Известно, режиссеры — «штучный товар». Режиссерский диплом, так же как диплом, полученный после окончания Литературного института или сценарного факультета ВГИКа, — величина во многом символическая. Это стоит подробно объяснять всем молодым сочинителям. Сразу. Еще до поступления в творческий вуз. Строго рассуждая, выучиться на поэта нельзя. Думаю, на режиссера — тоже. Можно лишь человеку, родившемуся художником, помочь в его становлении. Думается мне, что в этом в значительной степени преуспел режиссерский факультет РАТИ. В свое время (притом время нелегкое) А. А. Гончаров сумел собрать вокруг себя внушительную команду педагогов: А. Эфрос, А. Васильев, П. Фоменко, Л. Хейфец, Б. Голубовский, Т. Ахрамкова, Е. Каменкович, М. Захаров — далеко неполный список его бывших и настоящих сподвижников.

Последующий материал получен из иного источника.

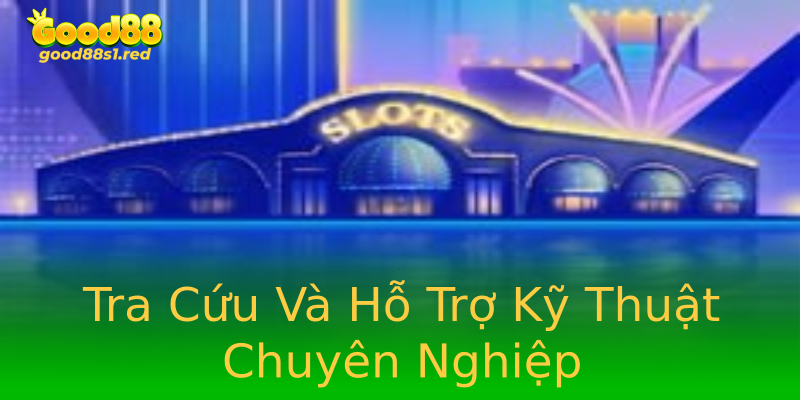 Tra Cứu Và Hỗ Trợ Kỹ Thuật Chuyên Nghiệp Tra Cứu Và Hỗ Trợ Kỹ Thuật Chuyên Nghiệp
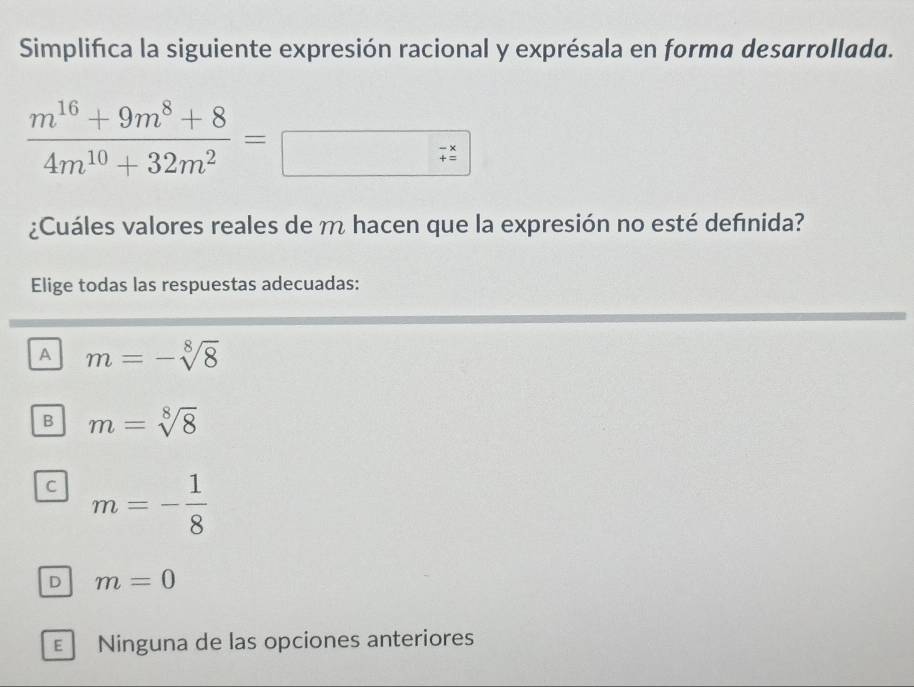 Simplifica la siguiente expresión racional y exprésala en forma desarrollada.
 (m^(16)+9m^8+8)/4m^(10)+32m^2 =
¿Cuáles valores reales de m hacen que la expresión no esté defınida?
Elige todas las respuestas adecuadas:
A m=-sqrt[8](8)
B m=sqrt[8](8)
C m=- 1/8 
D m=0
E Ninguna de las opciones anteriores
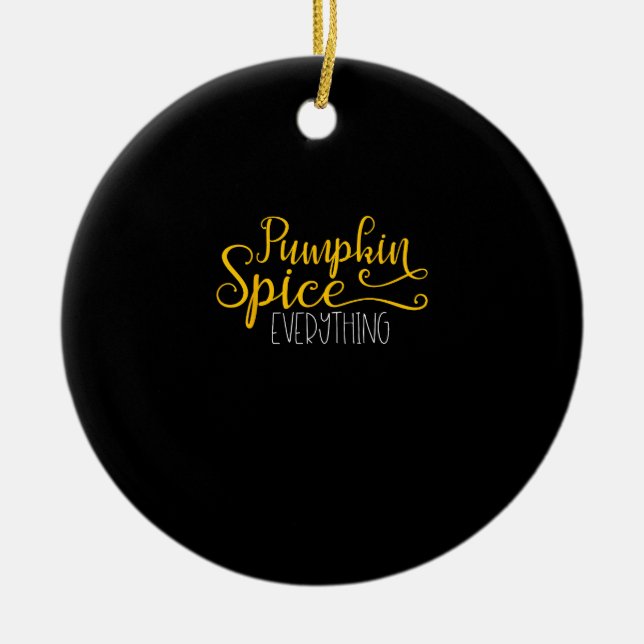 Ornamento De Cerâmica Pumpkin Spice Tudo (Frente)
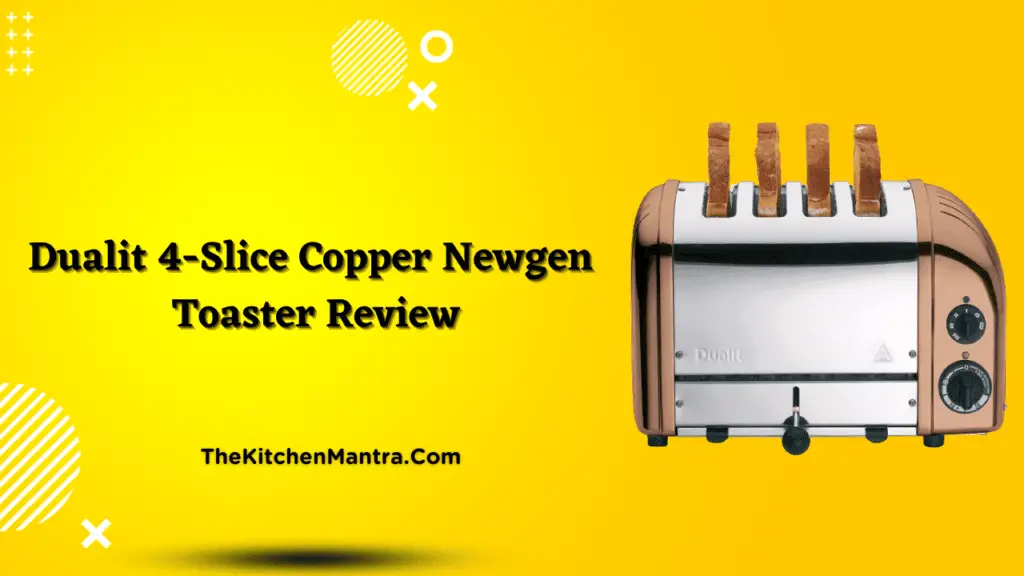 Dualit 4-Slice Copper Newgen Toaster Full Review | Features, Adventures, Pros & Cons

Потребность в новых режиссерских именах у нас обострилась до предела. И надо отдать должное Российской Академии театрального искусства, которая, погрузившись несколько лет назад в беспросветный экономический кризис, проявила в лице ее новых руководителей, и прежде всего ректора С. А. Исаева, фантастическую жизнестойкость, возродив свое былое могущество. Сейчас из стен РАТИ один за другим выходят люди, сразу же становящиеся заметными фигурами в современном театральном процессе.

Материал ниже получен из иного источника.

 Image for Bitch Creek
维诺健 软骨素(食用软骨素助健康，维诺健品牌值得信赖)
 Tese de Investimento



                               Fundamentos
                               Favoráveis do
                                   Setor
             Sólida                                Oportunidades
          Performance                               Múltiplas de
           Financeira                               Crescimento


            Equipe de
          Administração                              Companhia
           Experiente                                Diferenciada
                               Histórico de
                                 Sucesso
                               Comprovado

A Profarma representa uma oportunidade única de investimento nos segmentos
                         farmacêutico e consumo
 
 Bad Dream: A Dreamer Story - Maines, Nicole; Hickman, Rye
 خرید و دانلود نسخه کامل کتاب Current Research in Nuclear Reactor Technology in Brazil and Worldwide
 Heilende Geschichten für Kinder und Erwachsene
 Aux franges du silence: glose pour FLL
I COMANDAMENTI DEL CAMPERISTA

Я долго размышлял, как постепенно и по возможности красиво подвести к концу свой затянувшийся, крайне непоследовательный и субъективный поток режиссерского сознания. Я не придумал ничего лучше, как вспомнить несколько фраз из своей книги с загадочным названием «Контакты на разных уровнях». «Контакт» для нашей профессии совсем неплохое слово.
В первые дни моих педагогических занятий по режиссуре я пытался «натаскивать» и «начинять» молодые режиссерские головы всей той информацией, которой обладаю. Я пытался научить учеников всему тому, что умею сам. С годами я стал много осторожнее, у меня возникло больше сомнений в отношении моих личных «режиссерских рецептов». Сегодня, не умаляя собственных познаний, пытаюсь поделиться с молодыми коллегами лишь некоторыми технологическими премудростями нашей профессии, некоторыми тактическими тайнами. Я все чаще говорю своим молодым ученикам:
«То, что делаю я, надо знать и уметь, но стремиться надо к иному способу режиссерского мышления, к тем бесценным открытиям, что закрыты пока для нынешних творцов, включая вашего покорного слугу.

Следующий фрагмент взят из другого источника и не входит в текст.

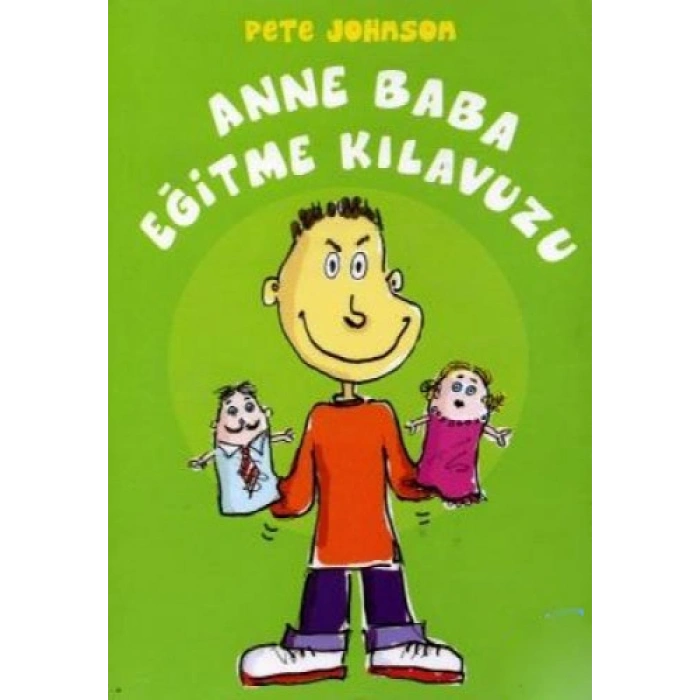 Anne Baba Eğitme Kılavuzu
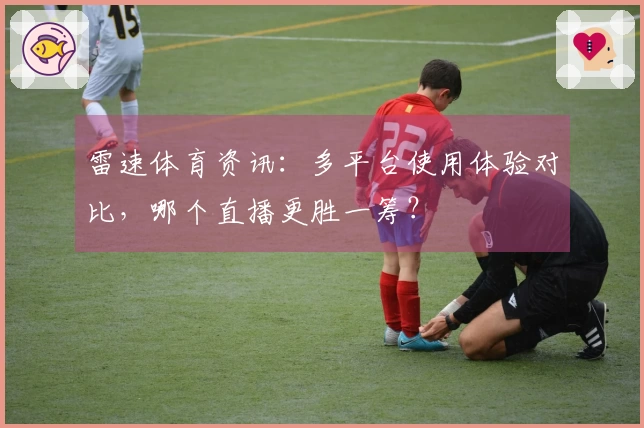 雷速体育资讯：多平台使用体验对比，哪个直播更胜一筹？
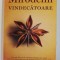 MIRODENII VINDECATOARE de DR. BHARAT B. AGGARWAL , 2016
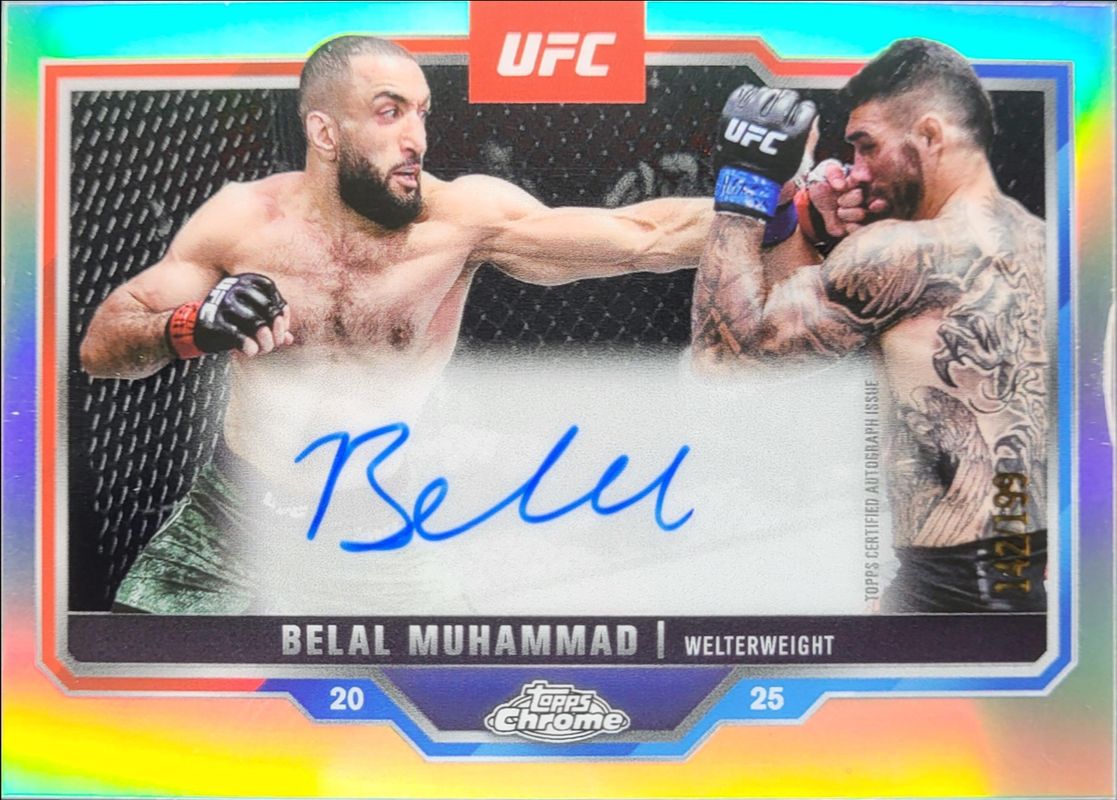 Belal Muhammad 2025 Topps Chrome UFC #CVA-BM Chrome Veteran Autographs - Refractor /199 RAW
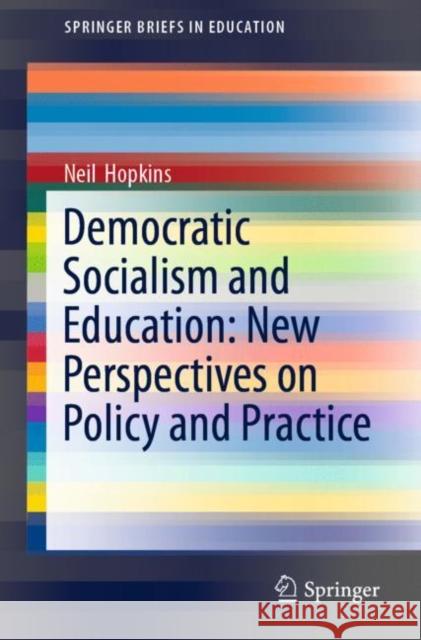 Democratic Socialism and Education: New Perspectives on Policy and Practice Neil Hopkins 9783030189365 Springer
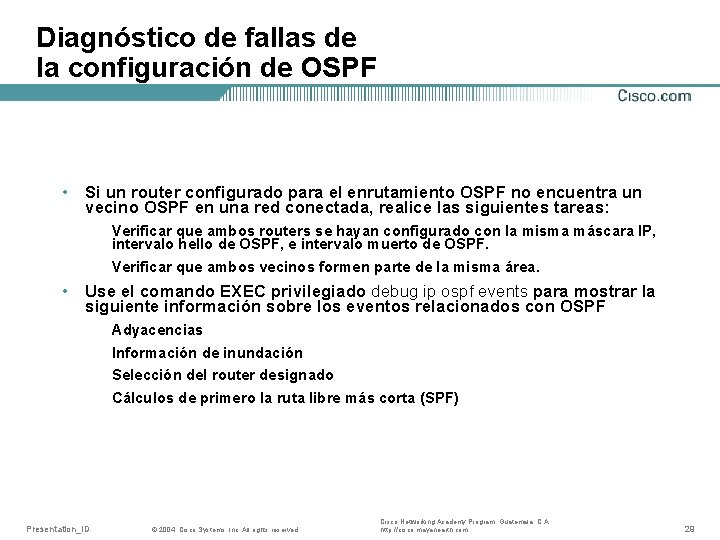 Diagnóstico de fallas de la configuración de OSPF • Si un router configurado para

Я постараюсь научить вас, мои дорогие друзья, строить «взлетные полосы», я даже научу вас правильно разбегаться по их бетонному покрытию, но как набрать «взлетную скорость» и как «оторваться от земли» — тут я вам не советчик! Я буду радоваться вашему полету, если не буду ощущать формулы вашего дерзания, если ваш свободный и гордый полет станет загадкой для моих усталых режиссерских мозгов!..»
Быть может, этот будущий контакт с учеником, летящим на недосягаемой для меня высоте, и станет самым счастливым в жизни, самым прекрасным мгновением в контактах с мирозданием и самым ощутимым приближением к высотам суперпрофессии.